The authors, Jeffrey T. Leek and Leah R. Jager of Johns Hopkins, begin by defining false discoveries in medical research. They describe how scientific publishing was created before the age of modern computing, statistics, data analysis software and the Internet. The overabundance of data, compounded by the pressure to produce positive results by groups like funding agencies, has created a cloud of suspicion over published research. They believe that it “is possible to confuse correlation with causation, a predictive model may overfit the training data, a study may be underpowered, and results may be overinterpreted or misinterpreted by the scientific press.”
A major issue seems to be how it is possible to reproduce and replicate the findings of a scientific study. If a study cannot be reproducible or replicated, then the evidence (meaning incorrect data analysis) and original report could be a false discovery. Leek and Jager summarize these factors and the rates of false discoveries across medical research.

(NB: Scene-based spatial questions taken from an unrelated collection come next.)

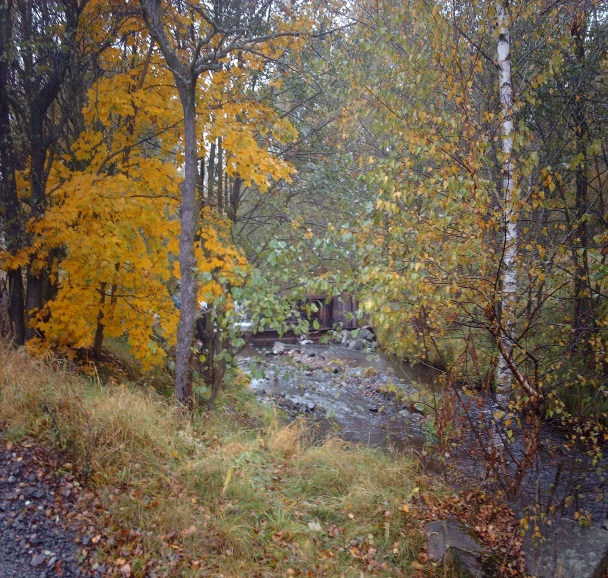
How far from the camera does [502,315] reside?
4.78 m

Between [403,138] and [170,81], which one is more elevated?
[170,81]

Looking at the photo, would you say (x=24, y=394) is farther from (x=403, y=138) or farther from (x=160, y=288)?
(x=403, y=138)

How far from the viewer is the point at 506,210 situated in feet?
13.5

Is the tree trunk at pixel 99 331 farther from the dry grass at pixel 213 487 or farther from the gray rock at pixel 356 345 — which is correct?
the gray rock at pixel 356 345

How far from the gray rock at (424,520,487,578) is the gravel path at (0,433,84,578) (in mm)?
2690

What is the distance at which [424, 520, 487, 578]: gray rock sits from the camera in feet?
12.6

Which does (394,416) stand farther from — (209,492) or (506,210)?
(506,210)

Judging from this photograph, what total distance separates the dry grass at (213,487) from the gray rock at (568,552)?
883 millimetres

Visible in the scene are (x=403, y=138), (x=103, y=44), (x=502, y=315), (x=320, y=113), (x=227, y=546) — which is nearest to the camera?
(x=227, y=546)

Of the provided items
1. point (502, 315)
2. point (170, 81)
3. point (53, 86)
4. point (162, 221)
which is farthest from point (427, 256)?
point (53, 86)

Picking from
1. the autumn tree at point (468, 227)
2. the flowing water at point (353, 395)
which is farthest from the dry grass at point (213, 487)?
the autumn tree at point (468, 227)

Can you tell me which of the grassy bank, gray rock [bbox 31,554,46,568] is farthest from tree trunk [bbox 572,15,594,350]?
gray rock [bbox 31,554,46,568]

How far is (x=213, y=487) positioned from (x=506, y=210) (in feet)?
11.2

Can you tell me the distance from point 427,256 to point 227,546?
278cm
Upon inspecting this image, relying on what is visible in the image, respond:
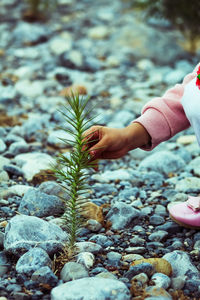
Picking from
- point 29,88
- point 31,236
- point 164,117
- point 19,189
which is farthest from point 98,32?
point 31,236

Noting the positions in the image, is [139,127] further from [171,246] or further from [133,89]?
[133,89]

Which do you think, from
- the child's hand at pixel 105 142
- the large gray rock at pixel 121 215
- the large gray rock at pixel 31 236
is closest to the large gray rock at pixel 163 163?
the large gray rock at pixel 121 215

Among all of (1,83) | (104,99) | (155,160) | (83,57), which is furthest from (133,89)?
(155,160)

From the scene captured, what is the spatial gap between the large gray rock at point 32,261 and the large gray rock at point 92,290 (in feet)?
0.49

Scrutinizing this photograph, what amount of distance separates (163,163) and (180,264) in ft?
3.72

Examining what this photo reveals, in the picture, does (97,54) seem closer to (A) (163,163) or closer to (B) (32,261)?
(A) (163,163)

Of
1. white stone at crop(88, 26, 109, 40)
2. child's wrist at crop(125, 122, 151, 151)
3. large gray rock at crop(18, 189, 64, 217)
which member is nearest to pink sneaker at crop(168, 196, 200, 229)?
child's wrist at crop(125, 122, 151, 151)

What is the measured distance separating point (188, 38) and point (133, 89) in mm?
1446

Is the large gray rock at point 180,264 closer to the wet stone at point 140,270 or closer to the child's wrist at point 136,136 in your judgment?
the wet stone at point 140,270

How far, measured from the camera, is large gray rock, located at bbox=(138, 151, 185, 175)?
271cm

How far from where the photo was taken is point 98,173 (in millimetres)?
2652

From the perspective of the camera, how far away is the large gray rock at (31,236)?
1.59 meters

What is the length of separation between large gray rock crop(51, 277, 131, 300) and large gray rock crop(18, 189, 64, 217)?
22.5 inches

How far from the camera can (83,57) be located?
4.64 metres
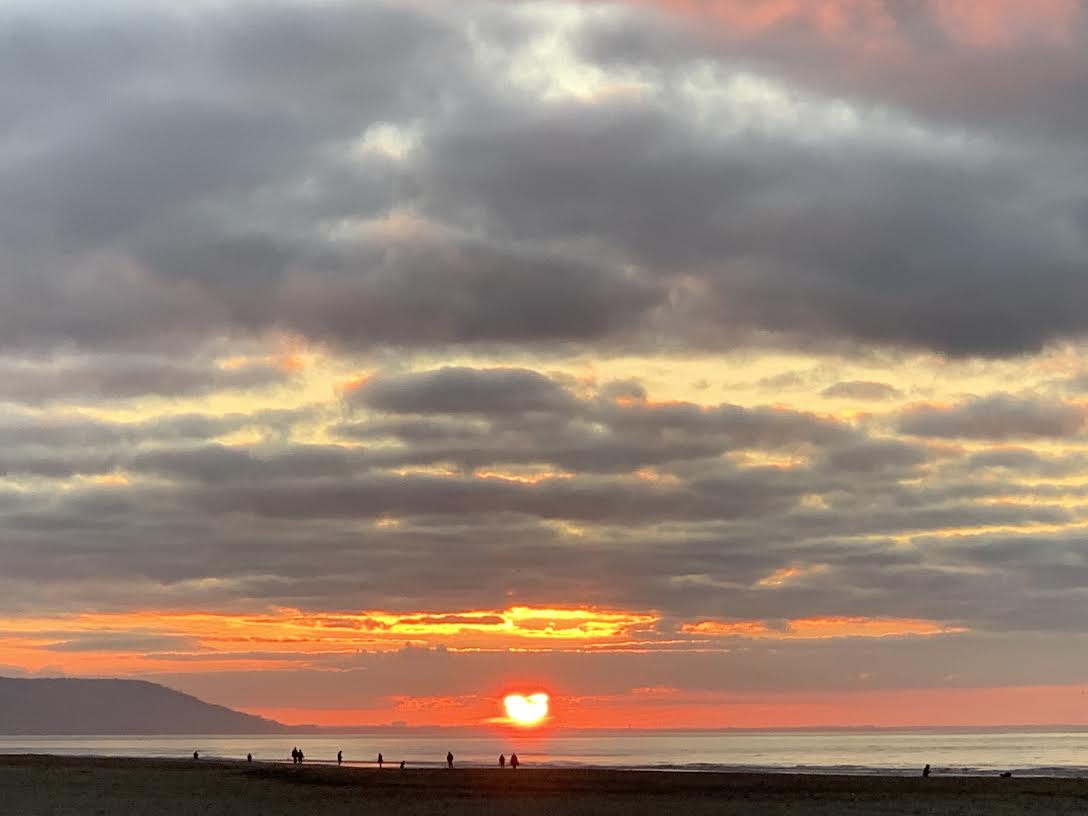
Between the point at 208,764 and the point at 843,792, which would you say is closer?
the point at 843,792

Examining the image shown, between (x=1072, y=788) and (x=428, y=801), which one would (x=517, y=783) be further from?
(x=1072, y=788)

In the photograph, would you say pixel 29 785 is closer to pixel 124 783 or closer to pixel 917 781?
pixel 124 783

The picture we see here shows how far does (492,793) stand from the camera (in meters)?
89.4

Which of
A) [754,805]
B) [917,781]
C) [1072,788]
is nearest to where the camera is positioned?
[754,805]

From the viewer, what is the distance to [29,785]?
91312mm

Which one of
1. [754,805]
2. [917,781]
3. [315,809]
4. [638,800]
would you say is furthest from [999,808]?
[315,809]

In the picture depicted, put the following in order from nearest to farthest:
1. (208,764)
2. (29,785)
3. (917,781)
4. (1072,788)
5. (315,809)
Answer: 1. (315,809)
2. (29,785)
3. (1072,788)
4. (917,781)
5. (208,764)

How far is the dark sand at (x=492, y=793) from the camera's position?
7738cm

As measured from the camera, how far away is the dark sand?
7738 cm

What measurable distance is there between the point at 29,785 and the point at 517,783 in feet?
109

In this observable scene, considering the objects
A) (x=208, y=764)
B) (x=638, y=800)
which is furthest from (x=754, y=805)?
(x=208, y=764)

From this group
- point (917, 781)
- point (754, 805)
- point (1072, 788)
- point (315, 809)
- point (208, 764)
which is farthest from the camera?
point (208, 764)

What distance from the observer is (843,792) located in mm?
94188

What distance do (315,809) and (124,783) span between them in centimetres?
2568
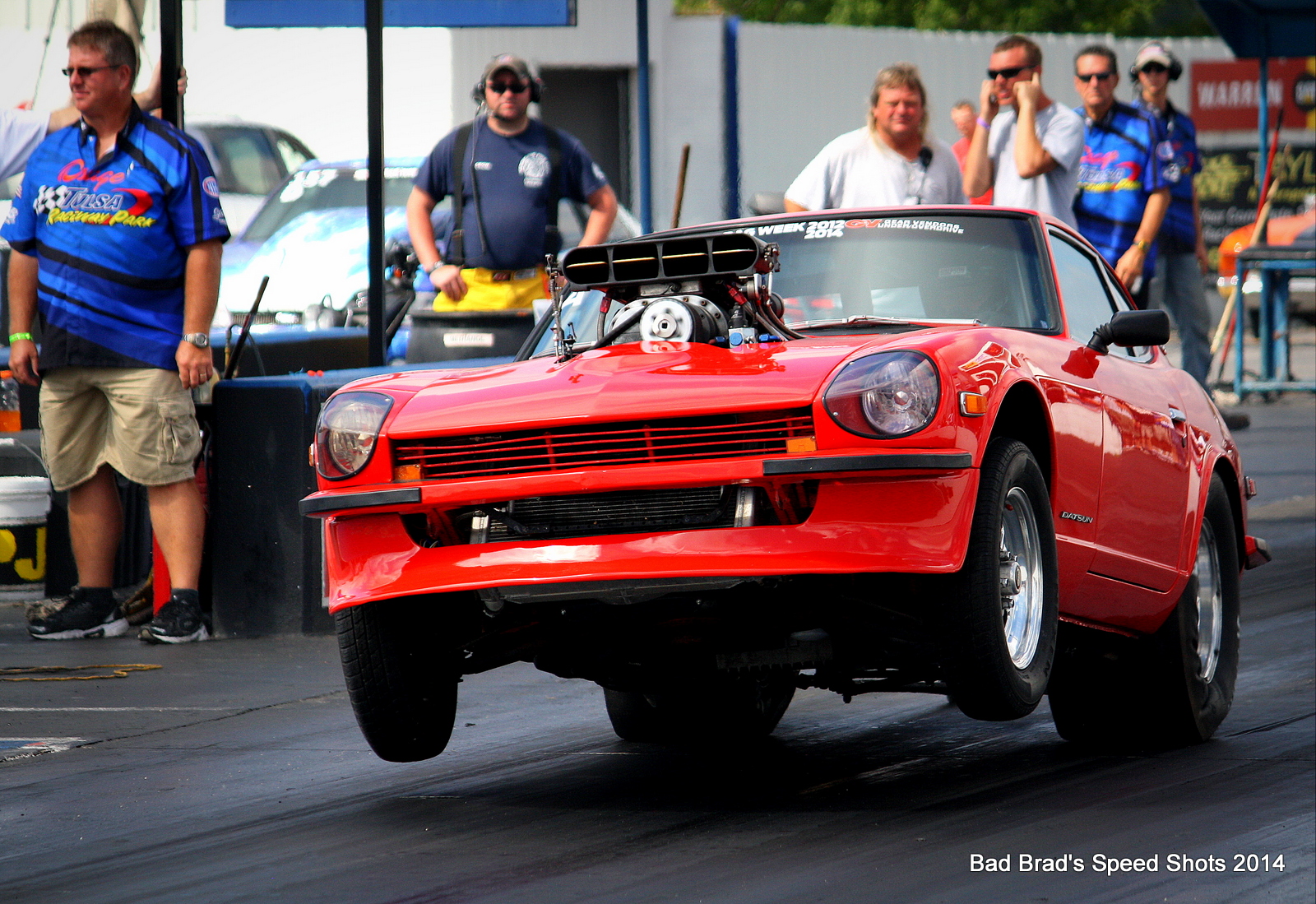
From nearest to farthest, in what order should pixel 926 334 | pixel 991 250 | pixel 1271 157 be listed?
pixel 926 334, pixel 991 250, pixel 1271 157

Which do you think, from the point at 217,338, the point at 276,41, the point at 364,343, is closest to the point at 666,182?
the point at 276,41

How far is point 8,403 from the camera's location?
9.95 metres

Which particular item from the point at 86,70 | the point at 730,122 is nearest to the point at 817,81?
the point at 730,122

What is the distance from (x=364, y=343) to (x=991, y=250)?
19.0 feet

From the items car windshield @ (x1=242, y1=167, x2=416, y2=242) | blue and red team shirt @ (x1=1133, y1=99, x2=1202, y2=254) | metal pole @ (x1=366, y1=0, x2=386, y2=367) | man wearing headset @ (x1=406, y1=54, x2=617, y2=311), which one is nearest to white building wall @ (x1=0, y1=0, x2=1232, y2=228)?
car windshield @ (x1=242, y1=167, x2=416, y2=242)

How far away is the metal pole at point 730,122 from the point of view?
14.0 meters

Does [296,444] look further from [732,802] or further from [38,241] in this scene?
[732,802]

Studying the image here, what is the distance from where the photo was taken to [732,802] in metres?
5.16

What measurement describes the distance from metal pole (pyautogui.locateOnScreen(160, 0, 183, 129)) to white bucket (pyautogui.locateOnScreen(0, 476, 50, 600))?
1.65 m

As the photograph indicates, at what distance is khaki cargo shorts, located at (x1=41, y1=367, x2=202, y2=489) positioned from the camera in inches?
311

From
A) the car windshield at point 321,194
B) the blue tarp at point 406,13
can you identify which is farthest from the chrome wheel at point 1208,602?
the car windshield at point 321,194

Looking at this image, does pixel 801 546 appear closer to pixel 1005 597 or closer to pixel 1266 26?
pixel 1005 597

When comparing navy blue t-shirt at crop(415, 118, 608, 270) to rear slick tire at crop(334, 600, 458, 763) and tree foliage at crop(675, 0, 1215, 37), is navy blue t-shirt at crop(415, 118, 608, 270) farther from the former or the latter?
tree foliage at crop(675, 0, 1215, 37)

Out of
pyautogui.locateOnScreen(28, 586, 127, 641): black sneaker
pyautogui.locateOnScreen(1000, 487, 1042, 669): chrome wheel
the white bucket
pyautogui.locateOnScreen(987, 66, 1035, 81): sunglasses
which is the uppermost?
pyautogui.locateOnScreen(987, 66, 1035, 81): sunglasses
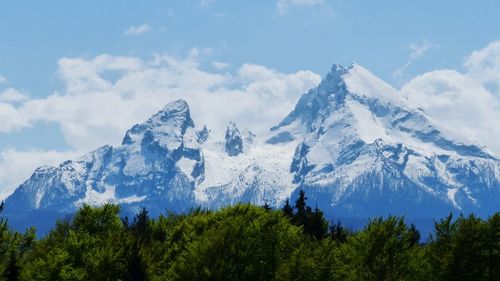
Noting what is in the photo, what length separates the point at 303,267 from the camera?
7931 centimetres

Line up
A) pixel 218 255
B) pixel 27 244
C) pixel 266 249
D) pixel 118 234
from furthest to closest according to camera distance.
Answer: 1. pixel 27 244
2. pixel 118 234
3. pixel 266 249
4. pixel 218 255

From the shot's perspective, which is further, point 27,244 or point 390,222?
point 27,244

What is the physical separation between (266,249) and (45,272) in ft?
79.7

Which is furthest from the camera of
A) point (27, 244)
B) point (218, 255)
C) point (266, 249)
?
point (27, 244)

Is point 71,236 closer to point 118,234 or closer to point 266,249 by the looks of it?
point 118,234

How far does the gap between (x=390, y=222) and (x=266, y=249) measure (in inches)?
554

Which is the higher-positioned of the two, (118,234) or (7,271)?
(118,234)

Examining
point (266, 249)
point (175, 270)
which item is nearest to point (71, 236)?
point (175, 270)

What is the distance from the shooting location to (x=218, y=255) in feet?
257

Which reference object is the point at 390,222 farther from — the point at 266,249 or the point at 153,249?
the point at 153,249

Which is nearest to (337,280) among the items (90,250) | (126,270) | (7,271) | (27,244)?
(126,270)

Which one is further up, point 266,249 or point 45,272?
point 266,249

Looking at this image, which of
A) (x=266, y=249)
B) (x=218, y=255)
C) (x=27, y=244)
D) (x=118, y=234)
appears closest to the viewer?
(x=218, y=255)

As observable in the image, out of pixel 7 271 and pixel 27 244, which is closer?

The authors provide ideas and tools to improve scientific literature and data analysis. This includes better incentives to publish, more open sharing of data, and improving the researchers’ skills in data analysis. Leek and Jager admit they might be overstating the problem of false research, but conclude that researchers must adapt to ever increasing amounts of data through best practices, training and the right tools to improve accuracy in publishing.